After 18 months living on the street, he returned to Saskatchewan and became a live-in helper for a man suffering from cerebral palsy, while taking a degree in social work. His work in therapeutic counselling led him to Northern Canada and to his present day work.
He wrote I Believe as a tool to use in his work. It looks and reads like a children’s book but is actually a parable for adults. He invited a person from each audience to come forward and read the book aloud to their peers and he further invited students to respond to the symbolism in the book and what it meant to them.
The symbolism of the book and a message that resonates throughout the therapeutic; work Terry does is that we are all connected through human experience and that pain and loss are essential parts of that experience. Those difficult experiences can present blockages in our pathway or journey through life that keep us from experiencing a full life.

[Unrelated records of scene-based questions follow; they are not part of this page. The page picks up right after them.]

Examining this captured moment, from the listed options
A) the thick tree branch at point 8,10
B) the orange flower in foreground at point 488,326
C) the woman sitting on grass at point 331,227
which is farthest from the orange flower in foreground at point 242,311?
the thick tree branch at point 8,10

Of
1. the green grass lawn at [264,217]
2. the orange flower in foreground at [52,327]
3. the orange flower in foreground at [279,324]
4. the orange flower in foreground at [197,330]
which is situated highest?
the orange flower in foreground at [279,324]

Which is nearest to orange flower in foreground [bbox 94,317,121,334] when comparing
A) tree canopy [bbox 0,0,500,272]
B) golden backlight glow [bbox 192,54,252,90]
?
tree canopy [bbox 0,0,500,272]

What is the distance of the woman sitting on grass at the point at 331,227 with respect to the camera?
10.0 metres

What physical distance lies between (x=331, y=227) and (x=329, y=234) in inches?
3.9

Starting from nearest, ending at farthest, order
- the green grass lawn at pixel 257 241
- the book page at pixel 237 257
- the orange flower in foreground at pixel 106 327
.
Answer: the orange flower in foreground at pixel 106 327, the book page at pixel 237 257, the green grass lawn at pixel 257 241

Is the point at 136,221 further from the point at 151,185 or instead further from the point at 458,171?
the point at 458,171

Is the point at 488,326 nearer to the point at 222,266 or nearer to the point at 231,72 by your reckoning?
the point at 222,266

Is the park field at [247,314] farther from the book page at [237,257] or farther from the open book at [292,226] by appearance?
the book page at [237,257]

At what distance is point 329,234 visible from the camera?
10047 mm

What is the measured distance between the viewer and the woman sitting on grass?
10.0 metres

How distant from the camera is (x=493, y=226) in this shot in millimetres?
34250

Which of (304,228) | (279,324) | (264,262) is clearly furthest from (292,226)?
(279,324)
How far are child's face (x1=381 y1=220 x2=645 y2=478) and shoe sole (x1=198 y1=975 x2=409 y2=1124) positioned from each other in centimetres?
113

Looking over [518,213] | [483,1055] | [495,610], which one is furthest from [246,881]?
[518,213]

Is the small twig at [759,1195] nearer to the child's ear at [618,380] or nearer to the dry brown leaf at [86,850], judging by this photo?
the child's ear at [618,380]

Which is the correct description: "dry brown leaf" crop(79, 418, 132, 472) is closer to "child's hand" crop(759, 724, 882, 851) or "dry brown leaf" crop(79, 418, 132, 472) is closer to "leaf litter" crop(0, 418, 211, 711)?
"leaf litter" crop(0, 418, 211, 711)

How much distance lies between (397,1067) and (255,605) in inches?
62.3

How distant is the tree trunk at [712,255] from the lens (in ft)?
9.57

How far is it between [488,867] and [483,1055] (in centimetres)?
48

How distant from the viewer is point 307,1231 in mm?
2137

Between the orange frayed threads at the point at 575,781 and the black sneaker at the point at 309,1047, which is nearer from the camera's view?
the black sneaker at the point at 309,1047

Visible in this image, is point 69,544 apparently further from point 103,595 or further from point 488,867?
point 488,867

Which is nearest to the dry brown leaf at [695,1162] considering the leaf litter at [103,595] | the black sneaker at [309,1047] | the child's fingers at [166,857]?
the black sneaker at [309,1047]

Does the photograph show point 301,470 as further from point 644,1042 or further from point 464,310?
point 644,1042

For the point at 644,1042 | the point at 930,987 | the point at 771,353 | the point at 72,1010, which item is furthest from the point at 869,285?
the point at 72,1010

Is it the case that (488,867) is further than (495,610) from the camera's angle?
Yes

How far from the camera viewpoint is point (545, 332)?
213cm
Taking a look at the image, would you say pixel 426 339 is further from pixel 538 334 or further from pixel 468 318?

However if we choose to persist, to have faith and look to our life map or set of beliefs for direction, we will come into that fullness. He said that he was able to take risks because of his faith and his belief that he had a “map” inside that would guide him if he took time to find out where it directed him. He encouraged the students to look for that inner direction, unique to each person.
Terry also took extra pleasure in pointing out that the models for some of the characters in the book were members of his own family – his son Thomas, his dad Frank and his grandfather. The heritage reflected in the artwork is also reflected in the message that the human connections we have in life can cause us grief and pain when they are lost, but they are also a source of healing and re-connection that can bring us full circle to a place of wholeness. This is a lesson Terry continues to learn, even as he teaches it to others.